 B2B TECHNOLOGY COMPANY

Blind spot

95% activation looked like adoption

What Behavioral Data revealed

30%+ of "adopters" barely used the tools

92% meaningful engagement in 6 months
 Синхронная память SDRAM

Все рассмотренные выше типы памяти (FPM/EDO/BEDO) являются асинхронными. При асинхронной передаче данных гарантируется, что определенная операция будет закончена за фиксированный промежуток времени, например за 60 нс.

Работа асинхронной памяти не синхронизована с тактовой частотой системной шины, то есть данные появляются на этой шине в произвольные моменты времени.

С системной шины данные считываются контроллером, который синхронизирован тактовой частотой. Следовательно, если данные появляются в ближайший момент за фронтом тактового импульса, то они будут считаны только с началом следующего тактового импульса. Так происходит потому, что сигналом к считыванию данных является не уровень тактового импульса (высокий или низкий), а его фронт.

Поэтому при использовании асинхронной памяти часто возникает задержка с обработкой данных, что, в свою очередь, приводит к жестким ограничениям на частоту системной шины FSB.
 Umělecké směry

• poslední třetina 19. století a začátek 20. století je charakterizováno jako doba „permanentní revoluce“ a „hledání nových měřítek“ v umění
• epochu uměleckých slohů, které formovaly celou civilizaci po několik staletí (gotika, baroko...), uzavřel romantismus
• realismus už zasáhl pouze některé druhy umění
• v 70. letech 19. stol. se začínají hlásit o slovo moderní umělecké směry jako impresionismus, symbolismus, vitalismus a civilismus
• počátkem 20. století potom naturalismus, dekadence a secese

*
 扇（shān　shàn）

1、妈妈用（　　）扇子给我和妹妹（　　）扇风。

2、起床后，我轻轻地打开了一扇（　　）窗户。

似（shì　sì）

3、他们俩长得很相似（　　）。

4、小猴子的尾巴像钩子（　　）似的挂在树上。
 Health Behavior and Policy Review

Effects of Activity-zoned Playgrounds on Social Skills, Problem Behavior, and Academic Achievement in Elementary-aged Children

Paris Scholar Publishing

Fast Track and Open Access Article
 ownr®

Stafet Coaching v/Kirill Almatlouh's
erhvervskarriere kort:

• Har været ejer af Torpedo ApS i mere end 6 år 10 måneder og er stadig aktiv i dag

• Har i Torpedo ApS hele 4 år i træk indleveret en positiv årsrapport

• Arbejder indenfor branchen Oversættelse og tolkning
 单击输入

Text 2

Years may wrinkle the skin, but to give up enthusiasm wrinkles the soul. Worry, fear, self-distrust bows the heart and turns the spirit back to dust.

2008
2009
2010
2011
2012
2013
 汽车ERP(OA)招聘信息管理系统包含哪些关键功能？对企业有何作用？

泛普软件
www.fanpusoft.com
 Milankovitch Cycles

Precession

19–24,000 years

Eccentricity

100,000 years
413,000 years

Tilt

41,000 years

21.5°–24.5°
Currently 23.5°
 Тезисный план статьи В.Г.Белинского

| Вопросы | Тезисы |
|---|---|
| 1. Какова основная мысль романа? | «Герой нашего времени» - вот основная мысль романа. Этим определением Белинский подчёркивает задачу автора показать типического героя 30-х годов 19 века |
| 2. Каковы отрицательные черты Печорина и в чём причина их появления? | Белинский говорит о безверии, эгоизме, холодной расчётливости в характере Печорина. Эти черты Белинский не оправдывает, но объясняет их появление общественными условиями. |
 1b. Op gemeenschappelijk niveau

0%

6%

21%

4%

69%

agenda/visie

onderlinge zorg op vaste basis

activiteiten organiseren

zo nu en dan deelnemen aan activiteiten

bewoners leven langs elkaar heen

---------------

About this exercise: Quote the records from their first line to the line with "Синхронная память SDRAM", inclusive, without adding or dropping anything.

Result below:
 B2B TECHNOLOGY COMPANY

Blind spot

95% activation looked like adoption

What Behavioral Data revealed

30%+ of "adopters" barely used the tools

92% meaningful engagement in 6 months
 Синхронная память SDRAM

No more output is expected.